Selected passage |
This is the conclusion of the article Seven Dirty Words to Eliminate From Your Vocabulary. As I wrote earlier, these words represent emotions we feel—you would be a robot if you never felt any of them—and can be self-debilitating if you carry them around like a noose around your neck. Understanding how they can overwhelm you is the first step in rising above the toxic effect they can have on your life.
Previous I discussed:
The next word is:
Regret – The great American poet John Greenleaf Whittier best summarized a definition of regret: “For of all sad words of tongue or pen, The saddest are these: 'It might have been!”
Regret represents a continual looking back at actions or decisions that you’ve either taken or not taken. When you’re focused on regret you spent most of your thinking time in the past. So much time and energy is focused on this that you run the risk of getting into a paralysis by analysis, sort of like facing giant a stop sign that keeps you stuck in repetitive and/or negative thoughts.

Dataset records |
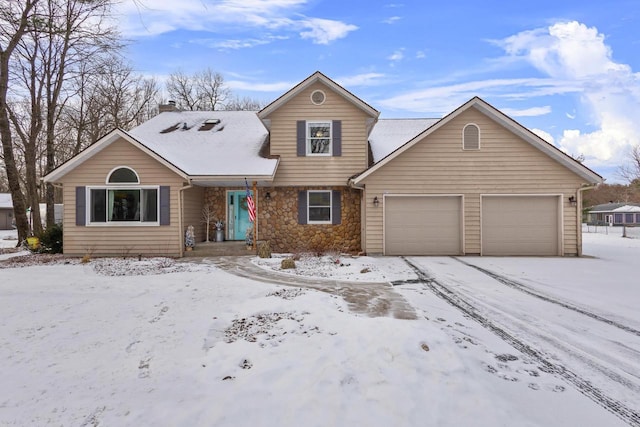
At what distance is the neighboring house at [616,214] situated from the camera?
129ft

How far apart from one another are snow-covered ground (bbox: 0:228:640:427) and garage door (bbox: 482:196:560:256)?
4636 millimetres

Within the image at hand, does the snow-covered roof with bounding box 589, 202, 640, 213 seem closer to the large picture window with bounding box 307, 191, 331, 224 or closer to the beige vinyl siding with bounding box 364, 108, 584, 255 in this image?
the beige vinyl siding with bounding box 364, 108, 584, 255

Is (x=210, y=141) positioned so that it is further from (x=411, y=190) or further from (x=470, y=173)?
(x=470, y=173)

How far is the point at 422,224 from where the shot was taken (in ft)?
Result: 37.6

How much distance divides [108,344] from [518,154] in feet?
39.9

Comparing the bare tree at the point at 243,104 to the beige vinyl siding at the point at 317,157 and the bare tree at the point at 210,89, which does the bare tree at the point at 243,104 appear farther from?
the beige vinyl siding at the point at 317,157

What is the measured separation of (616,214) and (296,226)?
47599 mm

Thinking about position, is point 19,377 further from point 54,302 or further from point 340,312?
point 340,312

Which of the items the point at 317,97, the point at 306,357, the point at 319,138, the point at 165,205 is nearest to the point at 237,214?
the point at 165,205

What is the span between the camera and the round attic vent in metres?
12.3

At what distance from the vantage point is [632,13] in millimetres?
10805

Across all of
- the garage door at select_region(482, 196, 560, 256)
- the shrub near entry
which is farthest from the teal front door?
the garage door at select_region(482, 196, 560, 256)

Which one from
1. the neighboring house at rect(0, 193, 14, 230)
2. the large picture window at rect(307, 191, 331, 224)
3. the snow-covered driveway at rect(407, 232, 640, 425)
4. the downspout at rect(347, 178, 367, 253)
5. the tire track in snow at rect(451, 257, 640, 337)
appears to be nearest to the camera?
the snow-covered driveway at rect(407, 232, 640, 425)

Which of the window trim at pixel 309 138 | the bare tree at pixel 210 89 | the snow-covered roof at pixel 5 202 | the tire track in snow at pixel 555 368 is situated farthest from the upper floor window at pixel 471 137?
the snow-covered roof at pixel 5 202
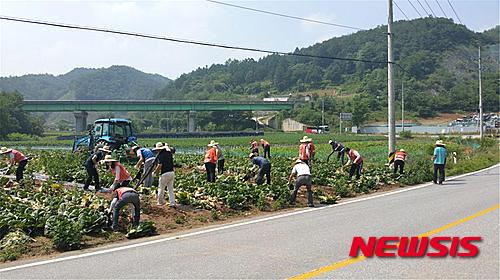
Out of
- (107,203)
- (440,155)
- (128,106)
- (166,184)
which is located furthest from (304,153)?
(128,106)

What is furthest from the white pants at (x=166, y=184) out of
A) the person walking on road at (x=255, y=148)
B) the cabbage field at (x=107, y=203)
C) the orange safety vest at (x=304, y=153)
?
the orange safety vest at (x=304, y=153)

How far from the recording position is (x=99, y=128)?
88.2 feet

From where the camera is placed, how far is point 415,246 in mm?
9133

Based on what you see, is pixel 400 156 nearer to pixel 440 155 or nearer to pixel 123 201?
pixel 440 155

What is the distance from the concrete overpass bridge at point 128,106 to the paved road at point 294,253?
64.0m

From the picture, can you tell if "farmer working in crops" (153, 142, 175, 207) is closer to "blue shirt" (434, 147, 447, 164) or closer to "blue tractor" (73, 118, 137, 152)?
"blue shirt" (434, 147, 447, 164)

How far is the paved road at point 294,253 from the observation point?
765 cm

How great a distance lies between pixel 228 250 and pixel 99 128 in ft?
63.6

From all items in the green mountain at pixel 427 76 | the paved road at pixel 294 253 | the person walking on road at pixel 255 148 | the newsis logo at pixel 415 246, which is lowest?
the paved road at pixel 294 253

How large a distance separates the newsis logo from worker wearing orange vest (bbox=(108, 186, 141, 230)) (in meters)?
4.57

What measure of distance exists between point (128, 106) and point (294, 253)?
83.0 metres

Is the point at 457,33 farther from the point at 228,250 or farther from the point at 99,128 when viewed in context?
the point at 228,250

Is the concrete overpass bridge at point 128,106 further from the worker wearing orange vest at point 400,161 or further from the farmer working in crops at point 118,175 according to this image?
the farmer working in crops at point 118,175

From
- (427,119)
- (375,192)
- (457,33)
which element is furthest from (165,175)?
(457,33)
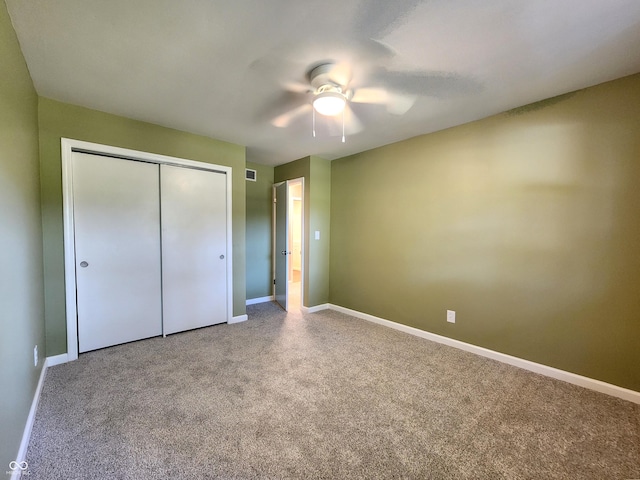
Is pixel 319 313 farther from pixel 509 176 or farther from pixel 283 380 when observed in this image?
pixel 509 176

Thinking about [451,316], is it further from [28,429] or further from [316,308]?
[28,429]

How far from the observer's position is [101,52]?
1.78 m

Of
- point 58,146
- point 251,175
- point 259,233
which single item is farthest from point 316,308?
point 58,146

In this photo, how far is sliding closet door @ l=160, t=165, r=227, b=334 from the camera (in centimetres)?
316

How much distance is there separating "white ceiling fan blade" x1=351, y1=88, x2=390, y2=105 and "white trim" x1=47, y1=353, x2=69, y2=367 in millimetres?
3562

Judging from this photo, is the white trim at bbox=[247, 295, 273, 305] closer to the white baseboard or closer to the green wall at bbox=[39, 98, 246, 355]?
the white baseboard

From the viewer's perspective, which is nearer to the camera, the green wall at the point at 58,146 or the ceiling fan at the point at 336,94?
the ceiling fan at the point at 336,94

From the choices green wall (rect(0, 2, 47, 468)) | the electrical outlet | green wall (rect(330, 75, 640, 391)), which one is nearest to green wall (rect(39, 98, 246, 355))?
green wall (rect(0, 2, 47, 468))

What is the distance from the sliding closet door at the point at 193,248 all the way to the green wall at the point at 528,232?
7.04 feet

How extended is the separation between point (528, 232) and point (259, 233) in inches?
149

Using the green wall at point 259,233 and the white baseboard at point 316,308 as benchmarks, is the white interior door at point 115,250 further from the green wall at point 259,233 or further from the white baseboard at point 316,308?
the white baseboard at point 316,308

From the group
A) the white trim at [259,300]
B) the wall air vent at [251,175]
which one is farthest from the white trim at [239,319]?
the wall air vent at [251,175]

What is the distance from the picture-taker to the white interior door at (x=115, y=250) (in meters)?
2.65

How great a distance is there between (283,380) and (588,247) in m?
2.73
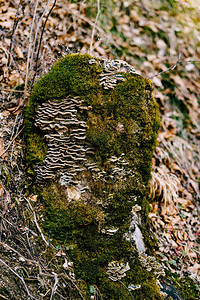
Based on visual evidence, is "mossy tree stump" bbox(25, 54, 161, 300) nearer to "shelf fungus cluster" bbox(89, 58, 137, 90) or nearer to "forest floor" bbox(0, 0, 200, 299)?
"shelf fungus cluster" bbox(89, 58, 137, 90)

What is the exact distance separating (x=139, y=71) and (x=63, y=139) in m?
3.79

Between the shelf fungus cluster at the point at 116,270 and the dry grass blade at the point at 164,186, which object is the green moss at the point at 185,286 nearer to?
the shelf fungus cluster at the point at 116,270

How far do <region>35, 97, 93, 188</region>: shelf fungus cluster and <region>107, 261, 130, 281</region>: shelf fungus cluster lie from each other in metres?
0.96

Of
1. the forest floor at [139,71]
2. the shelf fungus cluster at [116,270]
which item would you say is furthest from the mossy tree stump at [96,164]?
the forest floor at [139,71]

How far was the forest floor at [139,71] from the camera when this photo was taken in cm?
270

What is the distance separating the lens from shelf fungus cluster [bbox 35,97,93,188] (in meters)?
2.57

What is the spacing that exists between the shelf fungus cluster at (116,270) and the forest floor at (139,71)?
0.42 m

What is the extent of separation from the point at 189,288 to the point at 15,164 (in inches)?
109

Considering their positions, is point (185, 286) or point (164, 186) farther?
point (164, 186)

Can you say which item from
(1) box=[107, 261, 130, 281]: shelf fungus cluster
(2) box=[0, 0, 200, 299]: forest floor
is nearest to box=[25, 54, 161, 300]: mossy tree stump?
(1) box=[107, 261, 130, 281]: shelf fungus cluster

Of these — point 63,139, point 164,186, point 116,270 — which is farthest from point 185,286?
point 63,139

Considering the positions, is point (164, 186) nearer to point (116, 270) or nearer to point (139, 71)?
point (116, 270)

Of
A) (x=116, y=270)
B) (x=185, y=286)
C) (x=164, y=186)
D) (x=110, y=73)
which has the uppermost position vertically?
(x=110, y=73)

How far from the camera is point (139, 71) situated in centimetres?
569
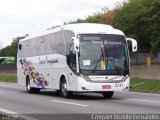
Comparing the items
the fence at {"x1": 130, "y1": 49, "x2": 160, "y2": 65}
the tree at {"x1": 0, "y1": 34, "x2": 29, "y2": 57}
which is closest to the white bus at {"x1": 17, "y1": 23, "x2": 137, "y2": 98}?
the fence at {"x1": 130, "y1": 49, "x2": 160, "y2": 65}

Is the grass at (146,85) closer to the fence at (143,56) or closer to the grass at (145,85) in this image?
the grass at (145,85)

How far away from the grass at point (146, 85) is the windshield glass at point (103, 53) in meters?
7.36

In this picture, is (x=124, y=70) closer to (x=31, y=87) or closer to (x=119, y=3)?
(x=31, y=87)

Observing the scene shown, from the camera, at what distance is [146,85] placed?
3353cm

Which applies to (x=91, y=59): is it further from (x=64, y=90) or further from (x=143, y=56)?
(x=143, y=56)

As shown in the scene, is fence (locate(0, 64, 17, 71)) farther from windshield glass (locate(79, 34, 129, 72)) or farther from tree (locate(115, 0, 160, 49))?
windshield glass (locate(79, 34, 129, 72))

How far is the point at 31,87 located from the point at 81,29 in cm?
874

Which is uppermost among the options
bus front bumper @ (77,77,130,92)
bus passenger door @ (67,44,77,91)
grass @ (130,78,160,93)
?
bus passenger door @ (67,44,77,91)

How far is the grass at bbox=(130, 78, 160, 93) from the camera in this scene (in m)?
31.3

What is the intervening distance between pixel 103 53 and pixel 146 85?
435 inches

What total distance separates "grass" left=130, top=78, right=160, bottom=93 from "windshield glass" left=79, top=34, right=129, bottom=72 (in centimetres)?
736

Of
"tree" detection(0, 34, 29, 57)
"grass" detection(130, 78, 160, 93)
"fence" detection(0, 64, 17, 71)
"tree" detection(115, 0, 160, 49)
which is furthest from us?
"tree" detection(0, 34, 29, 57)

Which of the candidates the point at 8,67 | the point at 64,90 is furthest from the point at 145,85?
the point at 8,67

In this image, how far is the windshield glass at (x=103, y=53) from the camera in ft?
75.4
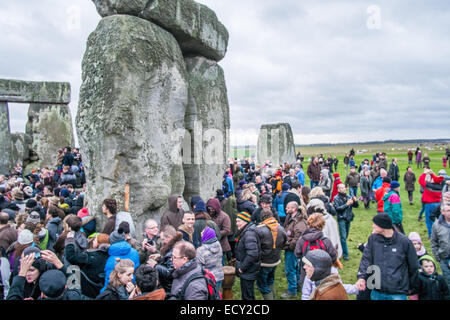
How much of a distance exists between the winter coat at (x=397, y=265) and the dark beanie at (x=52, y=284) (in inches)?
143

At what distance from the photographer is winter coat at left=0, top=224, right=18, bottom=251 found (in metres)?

Directions |
**A.** What does the opening paragraph of the passage on regret say about the seven dirty words? List each point.
**B.** According to the passage on regret, who best summarized a definition of regret?
**C.** Carry on the passage on regret from its last sentence.
The records have nothing to do with the passage on regret.

Responses to the tasks |
**A.**
- They represent emotions we feel.
- You would be a robot if you never felt any of them.
- They can be self-debilitating if you carry them around like a noose around your neck.
- They can overwhelm you.
- They can have a toxic effect on your life.

**B.** The American poet John Greenleaf Whittier.

**C.**
Take the person who’s dealing with the breakup of a relationship, for example. Instead of moving on, she goes over every critical juncture in that relationship over and over, asking herself if things might have been different if only she’s said “this” or did “that”. Acres of mental space are taken up with this, to the point that she’s incapable of seeing the positive around her in the present.
The insidiousness of regret also manifests itself in the work area. If you’ve lost a job or been passed up for promotion, you can be prone to dwelling on actions that might be considered regretful in hindsight. There’s no taking back the actions, however, and being haunted by them can prevent you from taking the productive steps needed to move on with your life.
Here are some tips for dealing with regret:
· Acknowledge what’s happened. The incident may have been your fault or it may have been the result of events out of your control. It doesn’t matter. Nothing constructive to change your mindspace will happen until you acknowledge that it happened, it’s over, and it’s time to move on.
· Forgiveness. Admittedly it is easier to wallow in regret than to embrace forgiveness but it’s amazing how much your mind can clear when you’ve forgiven those who may have wronged you or forgiven yourself for actions you’d rather not done.
· Live in the now. It does no good to live in the past and keep rewinding events that can’t be changed. Realize that today is a new start and embrace the possibilities that are open and available when you can look at them with clear eyes and focus.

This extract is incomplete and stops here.